How, then, are Americans to react to this obvious dismantling of our society? The US Constitution specifically prohibits, in Article IV, section 4, this current national policy of open borders. The Constitution, unfortunately, is not in play. What is in play is the individual American citizen. Tempted or not, impatient or not, temperate or not, it is not antithetical to St. Peter’s reminder for the individual American to feel righteous anger. Righteous anger translated into a demand for personal scrutiny of every person who has bypassed examination and entered the United States illegally. This anger is not tied to race, it is tied to reason, experience, and necessity.

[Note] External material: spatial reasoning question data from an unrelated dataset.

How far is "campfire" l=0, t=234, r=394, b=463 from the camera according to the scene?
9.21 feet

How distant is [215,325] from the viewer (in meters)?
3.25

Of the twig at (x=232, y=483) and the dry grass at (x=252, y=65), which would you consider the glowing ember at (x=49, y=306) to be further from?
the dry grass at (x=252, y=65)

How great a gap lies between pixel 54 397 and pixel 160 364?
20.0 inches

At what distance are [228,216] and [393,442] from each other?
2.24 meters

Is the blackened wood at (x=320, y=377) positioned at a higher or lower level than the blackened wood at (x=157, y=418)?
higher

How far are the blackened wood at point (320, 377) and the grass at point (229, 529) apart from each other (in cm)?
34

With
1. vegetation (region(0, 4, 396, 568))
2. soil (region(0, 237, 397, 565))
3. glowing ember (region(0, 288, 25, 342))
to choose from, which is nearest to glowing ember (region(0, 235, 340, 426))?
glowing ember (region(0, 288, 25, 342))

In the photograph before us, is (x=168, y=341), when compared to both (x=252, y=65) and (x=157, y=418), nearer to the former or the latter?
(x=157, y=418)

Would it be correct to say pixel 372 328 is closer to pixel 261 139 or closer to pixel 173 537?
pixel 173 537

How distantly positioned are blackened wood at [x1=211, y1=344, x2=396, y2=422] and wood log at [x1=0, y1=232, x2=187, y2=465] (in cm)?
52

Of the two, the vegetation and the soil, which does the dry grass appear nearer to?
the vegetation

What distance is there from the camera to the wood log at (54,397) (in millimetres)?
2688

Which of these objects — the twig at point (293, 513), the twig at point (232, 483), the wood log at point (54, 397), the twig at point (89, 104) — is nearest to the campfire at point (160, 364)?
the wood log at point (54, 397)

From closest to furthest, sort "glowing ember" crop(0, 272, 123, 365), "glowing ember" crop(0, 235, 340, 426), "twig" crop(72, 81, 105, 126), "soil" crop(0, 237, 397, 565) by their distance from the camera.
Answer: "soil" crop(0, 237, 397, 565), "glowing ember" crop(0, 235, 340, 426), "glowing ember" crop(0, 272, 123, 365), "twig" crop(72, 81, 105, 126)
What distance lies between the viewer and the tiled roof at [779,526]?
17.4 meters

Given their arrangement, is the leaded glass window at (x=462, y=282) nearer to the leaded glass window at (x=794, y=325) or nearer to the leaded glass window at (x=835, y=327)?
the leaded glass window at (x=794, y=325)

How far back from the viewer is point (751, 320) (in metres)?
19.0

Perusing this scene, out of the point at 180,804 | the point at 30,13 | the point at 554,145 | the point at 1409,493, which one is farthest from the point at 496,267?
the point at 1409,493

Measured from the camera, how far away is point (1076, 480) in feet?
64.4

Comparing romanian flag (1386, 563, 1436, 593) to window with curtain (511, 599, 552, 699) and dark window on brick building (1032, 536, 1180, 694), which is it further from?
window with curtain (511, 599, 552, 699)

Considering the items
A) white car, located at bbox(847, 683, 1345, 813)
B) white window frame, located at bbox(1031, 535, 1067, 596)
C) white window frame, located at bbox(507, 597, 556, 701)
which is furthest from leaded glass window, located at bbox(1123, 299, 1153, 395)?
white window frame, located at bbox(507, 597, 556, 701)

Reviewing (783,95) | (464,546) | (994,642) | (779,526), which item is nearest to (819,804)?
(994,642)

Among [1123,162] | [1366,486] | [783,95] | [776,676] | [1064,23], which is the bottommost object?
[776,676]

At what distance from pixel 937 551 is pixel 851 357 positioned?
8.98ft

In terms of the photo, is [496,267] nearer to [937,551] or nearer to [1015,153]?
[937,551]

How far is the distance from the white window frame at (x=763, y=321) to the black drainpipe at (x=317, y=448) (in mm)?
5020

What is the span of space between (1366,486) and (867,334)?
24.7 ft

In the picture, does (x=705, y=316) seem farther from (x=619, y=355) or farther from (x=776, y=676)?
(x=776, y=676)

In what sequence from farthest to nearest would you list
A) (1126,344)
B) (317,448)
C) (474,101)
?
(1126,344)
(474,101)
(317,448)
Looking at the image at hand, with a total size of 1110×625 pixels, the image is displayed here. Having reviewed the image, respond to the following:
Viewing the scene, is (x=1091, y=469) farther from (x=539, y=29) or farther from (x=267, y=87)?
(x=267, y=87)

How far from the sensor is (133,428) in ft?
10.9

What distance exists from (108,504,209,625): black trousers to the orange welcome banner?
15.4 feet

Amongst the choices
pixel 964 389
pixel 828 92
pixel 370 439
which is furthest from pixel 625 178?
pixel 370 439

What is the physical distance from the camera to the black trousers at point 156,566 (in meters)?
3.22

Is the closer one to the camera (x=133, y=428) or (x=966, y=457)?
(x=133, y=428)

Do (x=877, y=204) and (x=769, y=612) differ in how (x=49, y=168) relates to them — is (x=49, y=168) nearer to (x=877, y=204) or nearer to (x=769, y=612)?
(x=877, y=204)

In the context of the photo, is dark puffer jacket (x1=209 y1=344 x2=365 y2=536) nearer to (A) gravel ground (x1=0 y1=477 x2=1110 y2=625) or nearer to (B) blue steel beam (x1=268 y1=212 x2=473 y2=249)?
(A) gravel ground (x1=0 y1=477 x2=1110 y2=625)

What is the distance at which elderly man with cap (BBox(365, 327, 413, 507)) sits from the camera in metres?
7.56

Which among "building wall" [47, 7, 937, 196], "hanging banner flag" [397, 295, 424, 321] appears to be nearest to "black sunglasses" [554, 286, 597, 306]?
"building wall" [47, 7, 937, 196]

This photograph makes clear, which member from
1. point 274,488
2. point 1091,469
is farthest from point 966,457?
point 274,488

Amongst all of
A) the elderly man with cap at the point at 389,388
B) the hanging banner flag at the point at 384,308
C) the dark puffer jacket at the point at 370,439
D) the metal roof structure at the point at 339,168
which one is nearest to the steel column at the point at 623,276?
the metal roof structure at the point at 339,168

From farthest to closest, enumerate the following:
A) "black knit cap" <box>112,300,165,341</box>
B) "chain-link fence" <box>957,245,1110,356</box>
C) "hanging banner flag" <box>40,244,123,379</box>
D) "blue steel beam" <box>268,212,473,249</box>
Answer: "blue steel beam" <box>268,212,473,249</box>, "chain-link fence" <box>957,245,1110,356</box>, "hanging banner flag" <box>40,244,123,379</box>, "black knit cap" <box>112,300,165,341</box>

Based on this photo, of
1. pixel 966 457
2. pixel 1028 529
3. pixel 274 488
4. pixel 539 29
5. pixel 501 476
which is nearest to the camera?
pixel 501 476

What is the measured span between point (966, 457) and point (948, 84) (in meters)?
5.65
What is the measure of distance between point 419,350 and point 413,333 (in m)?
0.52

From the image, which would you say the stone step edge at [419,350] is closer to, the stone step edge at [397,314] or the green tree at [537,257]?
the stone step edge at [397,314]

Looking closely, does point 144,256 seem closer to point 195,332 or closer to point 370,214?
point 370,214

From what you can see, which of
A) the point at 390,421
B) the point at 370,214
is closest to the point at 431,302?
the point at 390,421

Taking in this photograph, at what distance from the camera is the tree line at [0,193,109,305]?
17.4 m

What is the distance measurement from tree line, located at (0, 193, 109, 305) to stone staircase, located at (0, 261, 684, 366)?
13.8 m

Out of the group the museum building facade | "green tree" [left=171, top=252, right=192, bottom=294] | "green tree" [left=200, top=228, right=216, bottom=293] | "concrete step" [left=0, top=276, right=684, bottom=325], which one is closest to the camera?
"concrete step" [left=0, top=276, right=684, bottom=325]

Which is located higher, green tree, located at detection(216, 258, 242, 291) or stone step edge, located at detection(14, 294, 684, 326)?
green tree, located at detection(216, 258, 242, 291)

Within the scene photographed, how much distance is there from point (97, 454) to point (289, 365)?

It is in this midst of faulty ideology, of gross incompetence, of clever and wicked plans, of the abandonment of ancient and trusted principles, that the individual response must remain firm but humane. It is how the inappropriate are removed that is the measure of brotherly love. Of whatever race wanting to emigrate to America, whether tired or poor, whether yearning to be free, the American people have a right to ask that each person be virtuous.

Do not repay evil for evil or reviling for reviling, but on the contrary, bless, for to this you were called, that you may obtain a blessing. 1 Peter 3:9

In a Constitutional Republic we repay evil and wickedness through free and fair elections. For those elections to have meaning, a virtuous people must have knowledge. Miss Constitution, again, calls for vigorous Civics Education, K-12, philosophy, authentic American history, Western Civilization, theology, the ancient languages, and ethics. Knowledge is the shield against the worst in human nature, charity the goal – in the firm hope that America may again obtain God’s blessing.